The Peacocke Legacy is a short podcast documentary which follows my journey into the attitudes of Christian’s towards the theory of evolution. This article is a behind the scenes discussion of my journey while making the documentary. It has also been featured on Birmingham Eastside (view here).
Listen to the documentary
The Man Himself
The stimulus for this investigation comes from 2018 marking the 40th anniversary of a famous Bampton Lecture by Dr Arthur Peacocke on “Creation and the World of Science”. Peacocke was both a Biochemist and practicing Anglican who argued that it is possible to believe in both schools of thought. I wanted to ask those of his religion whether they agree with him on the matter.
For a while I've found the subject of religion interesting. I can't quite understand why people are so invested in rejecting scientific evidence when it seems possible to believe in both. Even though I myself am not religious, I can understand why other people are. I find Peacocke agreeable even though I don't quite follow the same beliefs. Why not believe that God is responsible for evolution? It seems rather logical to do so in my opinion if one is of faith. I did a little bit of research and discovered that just over half of Christians in the USA accept evolution's existence which is a pretty low number. For comparison, you can see a list below of how many followers of other religions accept evolution as fact.
It was a breezy afternoon and I sat down with a cup of coffee to search online for people who could represent The Church in my documentary. I wanted to create a piece that felt balanced as well as echoing my own thoughts. A lot of media online about this topic seems to focus on the preference of one belief over another, or the lumping of all religious people into one category and atheists into another rather than discussing the nuances in opinion. A quick Google search of contactable people working in The Church in Birmingham returned David Veale and Rev Catherine Shelley.
I did not expect David Veale to in fact be a Chaplain, located in The Curzon Building part-time.
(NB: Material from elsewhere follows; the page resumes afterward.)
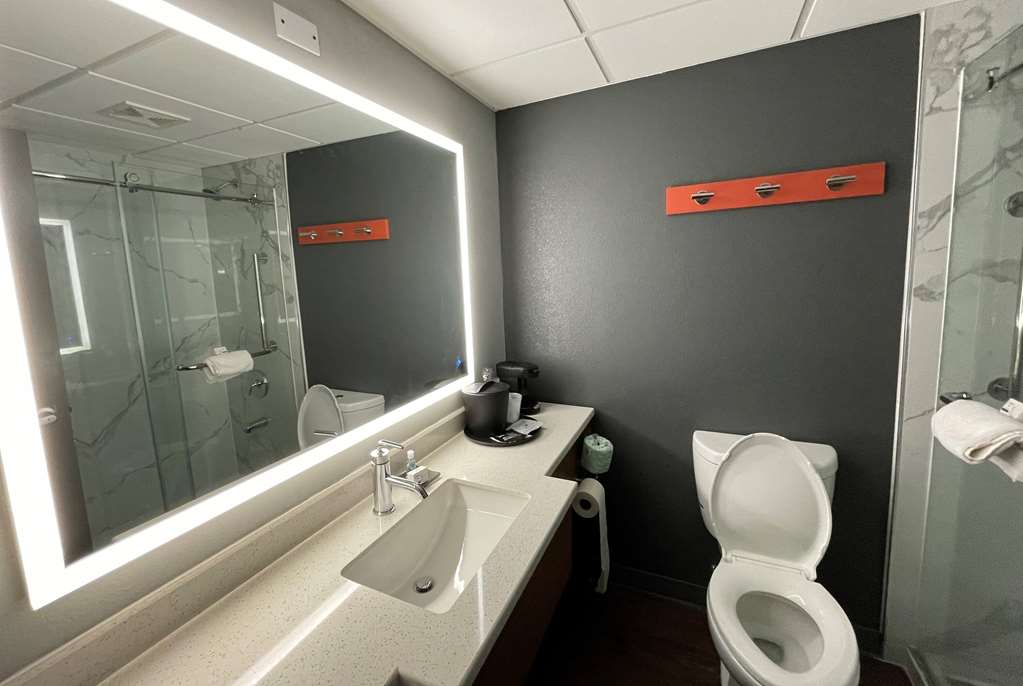 La Quinta Inn & Suites by Wyndham Fayetteville I 95 - photo 17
A building where many of my MA lectures take place. He responded to my e-mail and I went to meet him in his office. I was secretly hoping that he would follow a more traditional theological stance to provide some disbelief in evolution for the sake of balance in the documentary. I did not expect to get there and have him show me his personal copies of Darwin's Origin of Species and Richard Dawkins' "The Greatest Show on Earth". He would also tell me how remarkably alike him and Peacocke are, both having similar undergraduate degrees and family situations. I had struck gold in terms of material and it was all a fluke.
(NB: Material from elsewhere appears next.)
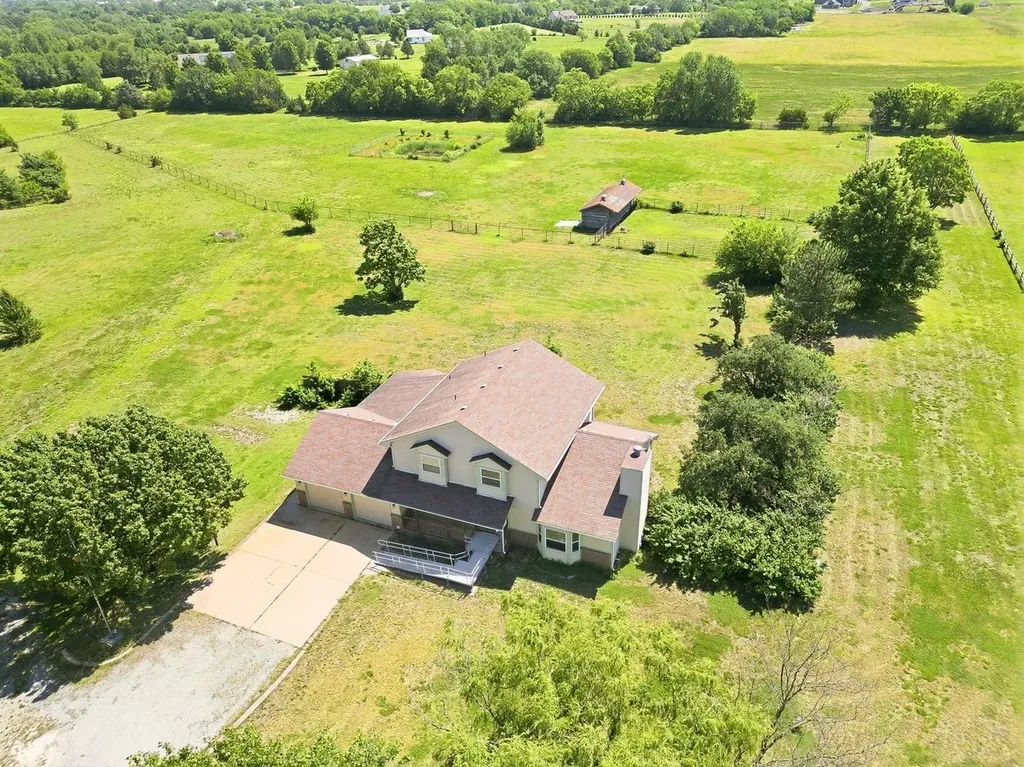 10215 E June Drive Derby KS 67037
Day two rolled around and Catherine Shelley had agreed to speaking to me over the phone. She was now located in London, meaning I couldn't visit her in person. I asked Rev Shelley if there would be an issue for the Church accepting evolution in that it might contradict absolute morality, an argument that implies that if humans were conceived my biological chaos there can be no God-given sense of what is right and wrong. Shelley did not follow this school of thought which was reassuring given that she remained open minded towards evolutionary science. This was all very good and it helped me to gain a positive representative of religious attitudes for the documentary. I think this kind of opinion is lacking in many other stories but what I needed was a voice from the other side. It was time to make some contacts.